Background: A role for the NLRP3 inflammasome has been reported in various diseases, such as diabetes mellitus, atherosclerosis (AS), nephropathy, rheumatism, and others, although limited information is available concerning the role of the NLRP3 inflammasome, interleukin-1 beta (IL-1 beta) and interleukin-18 (IL-18) in patients with type 2 diabetes mellitus (T2DM) and carotid atherosclerosis (CAS).
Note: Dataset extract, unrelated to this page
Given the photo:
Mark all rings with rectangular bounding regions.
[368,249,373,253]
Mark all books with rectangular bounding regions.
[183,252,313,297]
Therefore, this cross-sectional study investigated these inflammatory components in patients with T2DM complicated with carotid atherosclerosis (T2DM + CAS). Methods: A total of 107 inpatients or outpatients were included, including 81 T2DM + CAS patients and 26 T2DM patients. Patients with T2DM or T2DM + CAS were recruited to compare the expression levels of NLRP3 pathway genes (NLRP3, ASC and caspase-1 mRNA) and the serum IL-1 beta and IL-18 concentrations. In the T2DM + CAS group, patients with thickened intima media thickness (IMT) and those with plaques were compared, and the correlation of the 5 variables with Crouse scores were analyzed. Results: The expression of NLRP3 pathway genes except caspase-1 was significantly higher in patients with T2DM and CAS compared to T2DM patients. Serum IL-1 beta and IL-18 concentrations shows no difference between the T2DM + CAS and T2DM group. In the T2DM + CAS group, the expression levels of the three inflammasome genes and IL-18 were increased in patients with thickened IMT compared to those with the plaque. All of the above factors negatively correlated with Crouse scores. Conclusion: NLRP3 inflammasome pathway activity is significantly increased in patients with AS and T2DM at the early stage of plaque formation.